/ Blog

Kubernetes GPU Cluster Technical Guide: GPU Operator, Volcano Scheduler, and Multi-Tenant Architecture

Kubernetes GPU cluster technical guide: Kubernetes vs SLURM comparison, GPU as extended resource (nvidia.com/gpu), NVIDIA GPU Operator components, Volcano scheduler (gang scheduling, preemption, queue, backfill), multi-tenant architecture, 4-phase installation, InfiniBand/RoCE with Multus CNI, common problems, and best practices.

Kubernetes was designed for stateless microservices, not HPC batch jobs. Yet the GPU computing workloads that now dominate AI/ML infrastructure have driven Kubernetes adoption into territory that SLURM traditionally owned. The ecosystem has responded with NVIDIA GPU Operator, Volcano scheduler, and RDMA networking support that together make Kubernetes a viable platform for GPU-accelerated HPC and AI workloads.

Kubernetes vs SLURM for GPU Workloads

AspectKubernetesSLURM
Container isolationNative (per-Pod)Via Apptainer
MPI integrationRequires MPI OperatorNative srun
GPU resource modelExtended resource (nvidia.com/gpu)GRES plugin
Job schedulingBest-effort + priorityFull fairshare + backfill
Gang schedulingVia VolcanoNative
FairshareVia Volcano QueueBuilt-in
Multi-tenant isolationNamespace + RBACAccounts + partitions
Infrastructure as CodeYAML manifests (GitOps)slurm.conf
EcosystemKubeflow, Argo, Ray, MLflowSLURM ecosystem

Choose Kubernetes when:

  • Your team has strong Kubernetes expertise
  • You run MLOps pipelines with CI/CD integration
  • Container-native isolation per workload is a requirement
  • You need tight Kubeflow, Ray, or Argo Workflows integration

Choose SLURM when:

  • Traditional HPC workloads (MPI simulations, batch processing)
  • Strong fairshare accounting requirements
  • Operations team has HPC background, not Kubernetes background
  • Backfill scheduling efficiency is critical

Many organizations run both: SLURM for traditional HPC, Kubernetes for AI/ML development workflows.

GPU as Extended Resource

Kubernetes represents GPUs as extended resources. A container that requests nvidia.com/gpu: 1 will be scheduled only on a node that has an available GPU:

# pod-with-gpu.yaml
apiVersion: v1
kind: Pod
metadata:
  name: gpu-job
spec:
  containers:
  - name: cuda-container
    image: nvidia/cuda:12.2-runtime-ubuntu22.04
    resources:
      requests:
        memory: "32Gi"
        cpu: "8"
        nvidia.com/gpu: "2"      # request 2 GPUs
      limits:
        memory: "32Gi"
        cpu: "8"
        nvidia.com/gpu: "2"      # must equal requests for GPU
    command: ["python3", "/workspace/train.py"]
  nodeSelector:
    gpu: "true"                  # schedule only on GPU nodes (via node label)
  tolerations:
  - key: "nvidia.com/gpu"

• _ENTRIES_
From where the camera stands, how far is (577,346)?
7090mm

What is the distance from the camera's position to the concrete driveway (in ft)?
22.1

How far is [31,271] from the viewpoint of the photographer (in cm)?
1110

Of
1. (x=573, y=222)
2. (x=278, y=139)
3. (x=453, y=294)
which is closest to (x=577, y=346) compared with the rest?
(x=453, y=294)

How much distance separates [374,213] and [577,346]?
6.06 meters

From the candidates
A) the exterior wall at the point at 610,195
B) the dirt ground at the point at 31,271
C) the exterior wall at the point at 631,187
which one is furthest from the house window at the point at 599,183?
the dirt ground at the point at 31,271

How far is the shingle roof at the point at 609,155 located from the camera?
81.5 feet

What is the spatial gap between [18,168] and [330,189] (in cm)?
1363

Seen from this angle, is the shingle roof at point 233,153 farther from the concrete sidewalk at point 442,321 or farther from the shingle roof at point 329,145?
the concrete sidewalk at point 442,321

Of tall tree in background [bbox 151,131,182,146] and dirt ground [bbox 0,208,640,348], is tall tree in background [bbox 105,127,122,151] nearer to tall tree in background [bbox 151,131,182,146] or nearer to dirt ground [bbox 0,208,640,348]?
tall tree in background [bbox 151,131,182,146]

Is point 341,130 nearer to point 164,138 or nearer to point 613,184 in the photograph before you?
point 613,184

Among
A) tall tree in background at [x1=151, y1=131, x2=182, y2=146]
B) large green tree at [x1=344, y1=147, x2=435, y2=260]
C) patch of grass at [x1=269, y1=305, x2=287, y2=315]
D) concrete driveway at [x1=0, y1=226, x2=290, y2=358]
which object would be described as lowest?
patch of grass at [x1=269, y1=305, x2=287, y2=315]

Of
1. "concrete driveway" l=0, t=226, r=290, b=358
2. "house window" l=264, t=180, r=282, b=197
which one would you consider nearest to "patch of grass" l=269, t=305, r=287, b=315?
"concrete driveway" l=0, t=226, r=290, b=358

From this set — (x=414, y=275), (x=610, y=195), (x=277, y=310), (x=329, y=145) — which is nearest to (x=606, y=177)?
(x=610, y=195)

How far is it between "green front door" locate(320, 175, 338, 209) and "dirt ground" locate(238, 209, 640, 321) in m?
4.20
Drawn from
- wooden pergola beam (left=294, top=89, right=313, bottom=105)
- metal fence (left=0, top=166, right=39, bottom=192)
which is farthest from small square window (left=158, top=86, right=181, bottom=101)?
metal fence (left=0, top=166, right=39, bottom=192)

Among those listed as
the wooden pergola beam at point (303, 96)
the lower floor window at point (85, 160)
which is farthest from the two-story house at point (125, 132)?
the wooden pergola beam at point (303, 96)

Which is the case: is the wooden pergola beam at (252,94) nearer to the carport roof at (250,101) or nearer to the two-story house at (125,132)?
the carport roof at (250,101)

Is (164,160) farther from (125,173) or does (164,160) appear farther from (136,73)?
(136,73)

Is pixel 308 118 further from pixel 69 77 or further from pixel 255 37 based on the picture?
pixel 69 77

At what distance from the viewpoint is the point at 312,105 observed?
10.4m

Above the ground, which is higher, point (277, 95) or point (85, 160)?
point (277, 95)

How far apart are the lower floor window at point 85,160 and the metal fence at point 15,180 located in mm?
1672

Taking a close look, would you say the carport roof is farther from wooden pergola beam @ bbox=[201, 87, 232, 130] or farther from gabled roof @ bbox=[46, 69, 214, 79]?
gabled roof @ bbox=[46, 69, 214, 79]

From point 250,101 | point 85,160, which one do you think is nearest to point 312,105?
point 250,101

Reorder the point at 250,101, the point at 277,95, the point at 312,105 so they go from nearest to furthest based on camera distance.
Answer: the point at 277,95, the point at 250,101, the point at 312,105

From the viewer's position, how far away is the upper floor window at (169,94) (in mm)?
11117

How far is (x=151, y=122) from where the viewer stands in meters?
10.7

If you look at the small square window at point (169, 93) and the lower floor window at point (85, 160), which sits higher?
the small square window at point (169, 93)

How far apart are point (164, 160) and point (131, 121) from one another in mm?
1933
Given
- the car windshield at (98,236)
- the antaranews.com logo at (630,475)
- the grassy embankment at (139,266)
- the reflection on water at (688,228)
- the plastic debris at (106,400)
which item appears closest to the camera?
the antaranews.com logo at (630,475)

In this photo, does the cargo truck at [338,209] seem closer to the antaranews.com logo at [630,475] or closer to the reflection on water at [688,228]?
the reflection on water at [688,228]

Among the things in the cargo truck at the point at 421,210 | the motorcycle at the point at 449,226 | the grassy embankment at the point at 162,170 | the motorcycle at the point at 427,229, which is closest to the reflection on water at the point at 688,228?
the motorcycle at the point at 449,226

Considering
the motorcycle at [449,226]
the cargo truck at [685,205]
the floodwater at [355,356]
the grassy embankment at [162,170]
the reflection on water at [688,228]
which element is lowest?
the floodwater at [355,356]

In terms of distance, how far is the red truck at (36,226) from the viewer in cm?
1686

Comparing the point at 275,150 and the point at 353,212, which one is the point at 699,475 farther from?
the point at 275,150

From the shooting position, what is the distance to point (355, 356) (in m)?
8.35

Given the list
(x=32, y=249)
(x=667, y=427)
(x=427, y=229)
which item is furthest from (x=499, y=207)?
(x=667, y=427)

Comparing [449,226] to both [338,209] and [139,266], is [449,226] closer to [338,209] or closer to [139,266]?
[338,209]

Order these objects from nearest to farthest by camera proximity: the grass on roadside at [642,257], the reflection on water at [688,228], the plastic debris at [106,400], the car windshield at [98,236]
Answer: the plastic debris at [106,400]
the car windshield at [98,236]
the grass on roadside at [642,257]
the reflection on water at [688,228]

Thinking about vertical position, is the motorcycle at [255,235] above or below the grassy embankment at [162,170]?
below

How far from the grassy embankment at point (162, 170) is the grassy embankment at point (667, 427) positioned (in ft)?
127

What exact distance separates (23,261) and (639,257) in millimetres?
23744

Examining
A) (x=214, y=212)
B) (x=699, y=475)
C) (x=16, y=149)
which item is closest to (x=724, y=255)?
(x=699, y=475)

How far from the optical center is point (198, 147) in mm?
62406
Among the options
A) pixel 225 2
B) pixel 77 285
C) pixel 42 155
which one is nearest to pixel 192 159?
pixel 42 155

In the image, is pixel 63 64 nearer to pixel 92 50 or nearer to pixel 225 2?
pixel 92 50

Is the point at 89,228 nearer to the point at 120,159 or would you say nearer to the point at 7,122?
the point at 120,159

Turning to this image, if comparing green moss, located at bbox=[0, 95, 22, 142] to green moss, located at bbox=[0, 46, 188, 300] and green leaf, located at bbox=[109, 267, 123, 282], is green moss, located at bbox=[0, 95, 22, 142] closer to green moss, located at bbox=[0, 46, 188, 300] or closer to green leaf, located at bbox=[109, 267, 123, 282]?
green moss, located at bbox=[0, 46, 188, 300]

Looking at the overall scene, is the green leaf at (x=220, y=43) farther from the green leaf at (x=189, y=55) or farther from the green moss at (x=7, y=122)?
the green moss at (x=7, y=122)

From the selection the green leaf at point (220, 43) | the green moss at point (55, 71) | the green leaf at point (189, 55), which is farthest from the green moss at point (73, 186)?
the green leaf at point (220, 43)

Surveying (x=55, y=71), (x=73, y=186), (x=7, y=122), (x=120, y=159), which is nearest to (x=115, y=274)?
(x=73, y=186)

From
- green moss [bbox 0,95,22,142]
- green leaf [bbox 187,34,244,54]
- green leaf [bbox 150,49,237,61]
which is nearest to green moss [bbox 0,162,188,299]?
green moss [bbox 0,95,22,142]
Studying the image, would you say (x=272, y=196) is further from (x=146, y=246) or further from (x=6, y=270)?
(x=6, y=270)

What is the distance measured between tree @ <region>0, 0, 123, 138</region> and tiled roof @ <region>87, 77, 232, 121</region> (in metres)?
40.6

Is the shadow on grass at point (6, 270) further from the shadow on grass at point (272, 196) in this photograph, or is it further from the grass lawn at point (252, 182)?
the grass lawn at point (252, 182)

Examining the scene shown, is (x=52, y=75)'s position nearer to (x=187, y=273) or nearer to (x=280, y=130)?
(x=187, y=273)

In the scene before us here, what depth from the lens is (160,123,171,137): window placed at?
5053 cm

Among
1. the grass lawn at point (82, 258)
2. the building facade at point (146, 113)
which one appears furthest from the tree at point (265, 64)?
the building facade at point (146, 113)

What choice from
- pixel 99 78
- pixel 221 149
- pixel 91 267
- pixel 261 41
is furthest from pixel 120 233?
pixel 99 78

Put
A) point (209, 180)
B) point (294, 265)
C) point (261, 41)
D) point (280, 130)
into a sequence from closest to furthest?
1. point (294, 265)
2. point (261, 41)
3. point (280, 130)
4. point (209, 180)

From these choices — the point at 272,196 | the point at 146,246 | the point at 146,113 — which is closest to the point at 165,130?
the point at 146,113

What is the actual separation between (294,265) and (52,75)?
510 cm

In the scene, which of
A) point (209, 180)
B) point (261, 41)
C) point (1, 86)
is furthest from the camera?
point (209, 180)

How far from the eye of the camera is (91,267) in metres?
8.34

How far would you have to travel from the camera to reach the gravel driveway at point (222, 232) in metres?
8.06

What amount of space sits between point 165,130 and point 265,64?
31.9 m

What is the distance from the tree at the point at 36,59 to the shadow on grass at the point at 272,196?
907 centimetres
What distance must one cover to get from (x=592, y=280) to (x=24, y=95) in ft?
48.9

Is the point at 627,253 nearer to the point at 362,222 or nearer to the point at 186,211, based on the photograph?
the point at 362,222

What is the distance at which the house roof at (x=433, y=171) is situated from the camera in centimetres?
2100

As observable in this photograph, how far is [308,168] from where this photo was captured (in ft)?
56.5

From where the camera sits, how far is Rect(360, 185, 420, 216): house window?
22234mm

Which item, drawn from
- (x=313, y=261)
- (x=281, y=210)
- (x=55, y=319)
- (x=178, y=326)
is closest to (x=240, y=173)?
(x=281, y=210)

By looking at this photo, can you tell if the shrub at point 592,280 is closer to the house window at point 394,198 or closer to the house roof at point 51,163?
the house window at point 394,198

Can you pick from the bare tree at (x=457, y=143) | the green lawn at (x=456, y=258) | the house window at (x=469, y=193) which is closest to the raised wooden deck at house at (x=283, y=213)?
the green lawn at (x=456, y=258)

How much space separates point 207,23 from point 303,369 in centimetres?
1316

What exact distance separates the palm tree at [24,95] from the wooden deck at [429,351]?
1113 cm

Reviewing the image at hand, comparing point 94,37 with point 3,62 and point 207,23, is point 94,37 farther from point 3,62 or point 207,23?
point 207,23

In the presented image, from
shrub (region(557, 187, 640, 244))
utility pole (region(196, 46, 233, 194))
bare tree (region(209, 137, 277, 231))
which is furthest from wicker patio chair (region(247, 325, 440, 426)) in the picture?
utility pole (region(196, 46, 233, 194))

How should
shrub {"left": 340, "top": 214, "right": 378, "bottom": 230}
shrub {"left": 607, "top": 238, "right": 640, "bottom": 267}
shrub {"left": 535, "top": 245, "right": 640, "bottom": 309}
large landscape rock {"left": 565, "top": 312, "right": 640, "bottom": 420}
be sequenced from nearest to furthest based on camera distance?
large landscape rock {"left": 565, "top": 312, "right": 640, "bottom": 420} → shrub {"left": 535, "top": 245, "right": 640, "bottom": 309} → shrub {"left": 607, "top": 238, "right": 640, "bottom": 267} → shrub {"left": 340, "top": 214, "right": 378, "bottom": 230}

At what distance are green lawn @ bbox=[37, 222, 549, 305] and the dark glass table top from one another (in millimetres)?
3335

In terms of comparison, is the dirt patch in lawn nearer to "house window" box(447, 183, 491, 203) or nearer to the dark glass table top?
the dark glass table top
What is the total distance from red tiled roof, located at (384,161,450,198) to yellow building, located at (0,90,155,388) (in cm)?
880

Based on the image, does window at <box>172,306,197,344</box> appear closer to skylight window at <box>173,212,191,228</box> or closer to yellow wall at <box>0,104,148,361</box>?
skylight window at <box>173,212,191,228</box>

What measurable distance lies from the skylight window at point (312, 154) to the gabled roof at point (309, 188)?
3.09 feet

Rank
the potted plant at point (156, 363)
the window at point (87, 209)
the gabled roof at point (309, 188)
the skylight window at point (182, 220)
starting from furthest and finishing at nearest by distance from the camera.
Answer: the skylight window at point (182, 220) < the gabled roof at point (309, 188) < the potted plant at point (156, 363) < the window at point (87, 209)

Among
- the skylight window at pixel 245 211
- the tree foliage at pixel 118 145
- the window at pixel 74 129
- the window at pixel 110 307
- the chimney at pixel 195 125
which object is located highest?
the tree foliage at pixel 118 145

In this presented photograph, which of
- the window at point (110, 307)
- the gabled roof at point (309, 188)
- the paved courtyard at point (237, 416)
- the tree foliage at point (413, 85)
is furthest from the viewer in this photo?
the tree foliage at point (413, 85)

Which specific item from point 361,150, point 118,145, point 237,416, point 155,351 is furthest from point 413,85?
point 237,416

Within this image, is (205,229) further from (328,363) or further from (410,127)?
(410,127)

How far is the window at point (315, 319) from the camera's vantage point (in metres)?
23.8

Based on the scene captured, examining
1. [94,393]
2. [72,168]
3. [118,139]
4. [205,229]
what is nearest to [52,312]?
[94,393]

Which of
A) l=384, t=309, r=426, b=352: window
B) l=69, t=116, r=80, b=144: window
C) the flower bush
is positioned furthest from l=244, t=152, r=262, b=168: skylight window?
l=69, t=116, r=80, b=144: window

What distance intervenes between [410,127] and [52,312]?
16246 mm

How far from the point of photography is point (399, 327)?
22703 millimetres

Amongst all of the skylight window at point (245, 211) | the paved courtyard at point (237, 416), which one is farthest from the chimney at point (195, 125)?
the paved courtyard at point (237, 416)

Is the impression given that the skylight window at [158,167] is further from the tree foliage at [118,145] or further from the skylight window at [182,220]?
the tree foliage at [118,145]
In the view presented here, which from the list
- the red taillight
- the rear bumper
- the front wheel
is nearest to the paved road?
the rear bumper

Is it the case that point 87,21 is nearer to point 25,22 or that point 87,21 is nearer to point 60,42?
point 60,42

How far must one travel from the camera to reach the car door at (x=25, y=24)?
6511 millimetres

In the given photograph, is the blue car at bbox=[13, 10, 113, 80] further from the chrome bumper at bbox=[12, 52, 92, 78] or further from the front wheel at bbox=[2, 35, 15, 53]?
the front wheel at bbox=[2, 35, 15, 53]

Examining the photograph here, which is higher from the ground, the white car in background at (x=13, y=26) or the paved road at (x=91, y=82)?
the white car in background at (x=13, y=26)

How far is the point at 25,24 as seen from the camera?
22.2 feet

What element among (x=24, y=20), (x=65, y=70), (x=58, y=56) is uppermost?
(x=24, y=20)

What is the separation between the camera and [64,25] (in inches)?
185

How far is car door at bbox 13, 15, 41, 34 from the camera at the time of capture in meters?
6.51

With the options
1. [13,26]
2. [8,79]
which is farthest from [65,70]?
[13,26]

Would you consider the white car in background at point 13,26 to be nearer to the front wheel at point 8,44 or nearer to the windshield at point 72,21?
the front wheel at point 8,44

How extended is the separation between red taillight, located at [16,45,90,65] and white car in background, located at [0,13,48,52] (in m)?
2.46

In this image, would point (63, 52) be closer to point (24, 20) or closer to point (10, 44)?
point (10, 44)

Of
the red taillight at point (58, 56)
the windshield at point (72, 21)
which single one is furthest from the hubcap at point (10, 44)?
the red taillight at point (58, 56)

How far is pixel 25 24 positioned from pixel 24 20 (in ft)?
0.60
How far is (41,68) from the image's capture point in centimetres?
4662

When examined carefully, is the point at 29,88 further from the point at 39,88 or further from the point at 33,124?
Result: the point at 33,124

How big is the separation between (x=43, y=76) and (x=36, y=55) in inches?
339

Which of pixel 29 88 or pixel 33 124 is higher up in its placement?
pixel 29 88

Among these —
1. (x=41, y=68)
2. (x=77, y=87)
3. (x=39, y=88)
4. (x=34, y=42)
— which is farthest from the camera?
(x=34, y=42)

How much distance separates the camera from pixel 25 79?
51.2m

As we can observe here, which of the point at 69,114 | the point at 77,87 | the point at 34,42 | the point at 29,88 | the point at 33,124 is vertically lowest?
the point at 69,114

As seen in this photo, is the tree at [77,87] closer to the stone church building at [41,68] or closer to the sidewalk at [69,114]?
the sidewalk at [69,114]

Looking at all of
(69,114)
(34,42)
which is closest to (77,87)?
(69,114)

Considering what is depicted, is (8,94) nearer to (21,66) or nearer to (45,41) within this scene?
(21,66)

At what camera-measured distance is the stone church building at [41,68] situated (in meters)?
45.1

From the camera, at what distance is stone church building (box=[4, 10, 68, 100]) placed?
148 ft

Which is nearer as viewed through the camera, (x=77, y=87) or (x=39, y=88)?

• _EXERCISE INSTRUCTIONS_
- a) Return the stretch of the Kubernetes GPU guide from "Kubernetes was designed" through "and AI workloads.", word for word.
- b) Locate every line in the rows that contains the word "does" and copy each such line in full. Case counts.

• _SOLUTIONS BY TASK_
- a)
Kubernetes was designed for stateless microservices, not HPC batch jobs. Yet the GPU computing workloads that now dominate AI/ML infrastructure have driven Kubernetes adoption into territory that SLURM traditionally owned. The ecosystem has responded with NVIDIA GPU Operator, Volcano scheduler, and RDMA networking support that together make Kubernetes a viable platform for GPU-accelerated HPC and AI workloads.

- b)
Is (164,160) farther from (125,173) or does (164,160) appear farther from (136,73)?
In this photo, does the cargo truck at [338,209] seem closer to the antaranews.com logo at [630,475] or closer to the reflection on water at [688,228]?
Based on the image, does window at <box>172,306,197,344</box> appear closer to skylight window at <box>173,212,191,228</box> or closer to yellow wall at <box>0,104,148,361</box>?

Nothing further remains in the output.